Rolling Stone Italia

Alessandro Borghi, il video backstage di Rolling Stone

Insieme all'attore che ha portato sullo schermo Stefano Cucchi fra le vie romane in cui è cresciuto, tra il cinema di quartiere e i "matti" di Trastevere

La copertina di Rolling Stone questo mese è dedicata a Alessandro Borghi, il nuovo volto del cinema italiano: un “nuovo cinema popolare” e, soprattutto, impegnato, riportato sul grande schermo con Sulla mia pelle, il film dedicato agli ultimi giorni di Stefano Cucchi. «Seguo questa vicenda dalla prima volta che Ilaria Cucchi ha tirato fuori la foto di suo fratello», racconta l’attore fra le pagine della nostra cover story.

Un’intervista – di cui qui sotto potete leggere un estratto – in cui abbiamo accompagnato Borghi fra le vie di Roma, quelle stesse vie in cui è cresciuto – tra il cinema di quartiere e i “matti” di Trastevere – ripercorrendo una storia, la sua, in cui ha osservato il mondo dalla parte degli outsider, portandoli in scena: dal Vittorio creato da Claudio Caligari per Non essere cattivo fino a Stefano Cucchi, passando per Aureliano in Suburra.

«Quando ero piccolo abitavo a viale Marconi, dove c’è ancora un palazzo con sopra una grande insegna pubblicitaria che si illumina la sera.

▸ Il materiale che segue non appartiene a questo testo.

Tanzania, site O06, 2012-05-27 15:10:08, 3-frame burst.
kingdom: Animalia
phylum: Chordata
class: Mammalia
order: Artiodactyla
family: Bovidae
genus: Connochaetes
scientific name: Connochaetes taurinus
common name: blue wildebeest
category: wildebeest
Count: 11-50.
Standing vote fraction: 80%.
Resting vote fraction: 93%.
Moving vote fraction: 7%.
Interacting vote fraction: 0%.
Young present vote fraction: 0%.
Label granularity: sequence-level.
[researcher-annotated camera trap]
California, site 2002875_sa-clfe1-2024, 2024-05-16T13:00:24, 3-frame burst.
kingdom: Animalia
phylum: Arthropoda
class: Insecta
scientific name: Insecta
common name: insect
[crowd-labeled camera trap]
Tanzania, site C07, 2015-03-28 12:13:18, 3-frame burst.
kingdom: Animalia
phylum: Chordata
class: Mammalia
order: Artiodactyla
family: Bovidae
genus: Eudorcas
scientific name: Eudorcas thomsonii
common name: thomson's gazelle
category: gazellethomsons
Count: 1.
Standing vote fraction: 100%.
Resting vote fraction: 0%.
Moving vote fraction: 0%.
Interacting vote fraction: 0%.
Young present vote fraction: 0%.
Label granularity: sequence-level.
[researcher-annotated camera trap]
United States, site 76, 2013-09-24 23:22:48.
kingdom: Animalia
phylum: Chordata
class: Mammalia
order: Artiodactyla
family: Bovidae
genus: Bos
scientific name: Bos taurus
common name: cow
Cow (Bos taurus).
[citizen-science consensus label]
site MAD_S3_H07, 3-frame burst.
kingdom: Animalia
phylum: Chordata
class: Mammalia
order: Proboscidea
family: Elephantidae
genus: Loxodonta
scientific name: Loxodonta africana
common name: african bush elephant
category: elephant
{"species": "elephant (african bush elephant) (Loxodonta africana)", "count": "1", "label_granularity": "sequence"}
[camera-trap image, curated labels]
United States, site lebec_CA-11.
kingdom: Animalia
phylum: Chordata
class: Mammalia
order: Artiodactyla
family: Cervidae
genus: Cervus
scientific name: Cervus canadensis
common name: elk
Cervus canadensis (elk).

Mia madre mi diceva: “Vai dove ti pare ma non superare il palazzo perché oltre c’è la stazione di Trastevere dove girano i matti”. Io ovviamente andavo dai matti». Alessandro Borghi è sulla strada che porta al Greenwich di Testaccio, un’ex sala parrocchiale trasformata anni fa in uno dei cinema ancora vivi del centro. Viale Marconi e la stazione di Trastevere sono a cinque minuti di cammino. Attraversi il ponte dove cinquant’anni fa, alla fine di Accattone, moriva Vittorio, il primo Barabba di borgata.

Vittorio era anche il nome del suo personaggio di Non essere cattivo, che trovava invece la forza di cambiare vita e scendere dalla sua croce. La stazione di Trastevere, più o meno, non è cambiata. «Io volevo esse amico de questa gente qua, volevo capire. Andavo coi miei amici a trovare quello che stava tutto il giorno a petto nudo, beveva quaranta birre e ci raccontava perché s’era lasciato con la moglie. Rischiavo pure de prende le botte, perché a un certo punto questi si innervosivano».

Alessandro Borghi è in copertina sul nuovo numero di Rolling Stone. Foto di Jérôme Bonnet

Posti esauriti per vedere Sulla mia pelle. Prima della proiezione, il saluto di Alessandro. In strada strette di mano, abbracci, grazie Alessa’, e già una piccola fila che chiede una fotografia. Per ogni scatto un sorriso a 1000 denti. Scende di casa Valerio Mastandrea, che è un amico e abita davanti accanto, spunta in un angolo una vecchia conoscenza di set, un amico di quartiere. Altri abbracci. Si avvicina una coppia di ragazzi: niente foto, a loro basta una stretta di mano: «Proprio come avrei fatto io», approva Alessandro. In pochi minuti questa strada in mezzo ai palazzetti Novecento, con le luci che illuminano l’imbrunire, è un improvvisato red carpet d’asfalto. «Io il culto del cinema ce l’ho prima da spettatore che da attore», dice con gli occhi che gli brillano. «Il cinema del mio quartiere si chiamava Madison e ho visto tutto lì da quando avevo 13 anni. Ci andavo il pomeriggio, e ho continuato ad andarci quando l’hanno tra- sformato in multisala».

Sulla mia pelle è il film nel quale Alessandro si è caricato addosso la croce di Stefano Cucchi, un cristo di quartiere ammazzato di botte da chi lo aveva fermato con un po’ di fumo addosso e il sospetto che ne nascondesse altro. Picchiato e abbandonato in cella, poi scaricato in infermeria, lasciato infine a se stesso e alla sua agonia. Niente che giustifichi niente, e questo rende ancor più enorme l’ingiustizia. Quasi dieci anni di processi, nessun colpevole, una specie di lontana paura: «Dalla prima volta che ho visto la foto di Stefano ho pensato che lui poteva essere mio fratello minore, che ha 24 anni. Mi è scattato questo senso di protezione», ripete a chi gli chiede cosa si agita di così speciale dentro questo film. «Ho pensato anche che ci sono amici miei che fanno la stessa vita che faceva Stefano. E c’è l’abbandono. Stefano è morto convinto di essere stato abbandonato dai genitori, che invece non avevano il permesso di entrare a visitarlo. È una cosa che mi strazia ogni volta che ci penso».